Express the rows below as a Markdown table with the columns Number and Line, numbering each line in order and leaving out blank lines. Include only the lines from the one containing "How far is rect(214, 171, 231, 188): cap" through the end of the rows.

## [Supplied entries]
<<<<
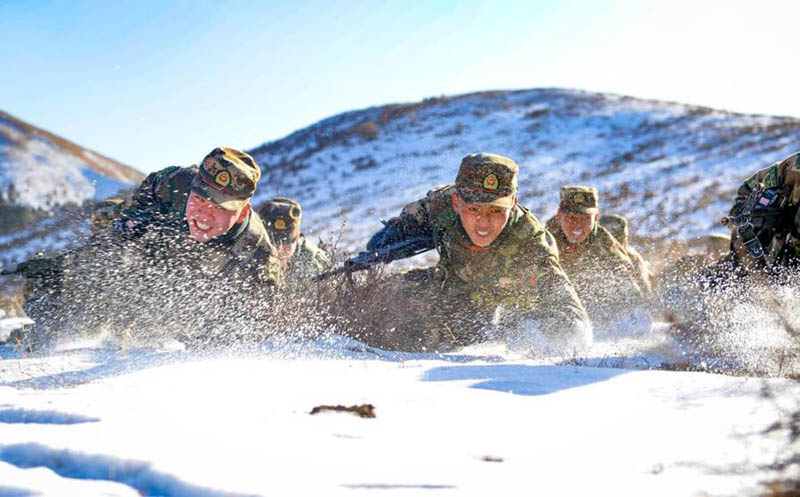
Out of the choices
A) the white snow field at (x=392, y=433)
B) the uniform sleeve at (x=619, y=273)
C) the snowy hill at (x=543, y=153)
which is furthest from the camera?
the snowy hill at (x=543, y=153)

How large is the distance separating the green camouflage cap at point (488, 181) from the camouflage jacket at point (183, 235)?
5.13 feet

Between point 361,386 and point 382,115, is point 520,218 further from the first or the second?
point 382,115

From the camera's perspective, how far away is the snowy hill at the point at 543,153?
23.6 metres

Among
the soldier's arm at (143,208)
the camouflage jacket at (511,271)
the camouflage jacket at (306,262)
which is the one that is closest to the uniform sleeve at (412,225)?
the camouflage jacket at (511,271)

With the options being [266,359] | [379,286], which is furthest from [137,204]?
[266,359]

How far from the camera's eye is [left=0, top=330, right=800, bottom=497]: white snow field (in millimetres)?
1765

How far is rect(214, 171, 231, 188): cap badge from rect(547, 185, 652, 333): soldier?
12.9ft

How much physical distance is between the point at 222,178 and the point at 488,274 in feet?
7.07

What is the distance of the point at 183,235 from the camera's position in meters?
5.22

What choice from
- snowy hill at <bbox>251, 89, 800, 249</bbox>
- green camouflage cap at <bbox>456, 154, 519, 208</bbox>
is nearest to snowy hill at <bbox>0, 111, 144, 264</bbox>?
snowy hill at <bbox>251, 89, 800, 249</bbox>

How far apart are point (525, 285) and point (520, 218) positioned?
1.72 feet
>>>>
## [Full output]
| Number | Line |
|---|---|
| 1 | How far is rect(214, 171, 231, 188): cap badge from rect(547, 185, 652, 333): soldier? |
| 2 | 12.9ft |
| 3 | How much physical distance is between the point at 222,178 and the point at 488,274 in feet? |
| 4 | 7.07 |
| 5 | What is the distance of the point at 183,235 from the camera's position in meters? |
| 6 | 5.22 |
| 7 | What choice from |
| 8 | - snowy hill at <bbox>251, 89, 800, 249</bbox> |
| 9 | - green camouflage cap at <bbox>456, 154, 519, 208</bbox> |
| 10 | is nearest to snowy hill at <bbox>0, 111, 144, 264</bbox>? |
| 11 | snowy hill at <bbox>251, 89, 800, 249</bbox> |
| 12 | How far apart are point (525, 285) and point (520, 218) positioned? |
| 13 | 1.72 feet |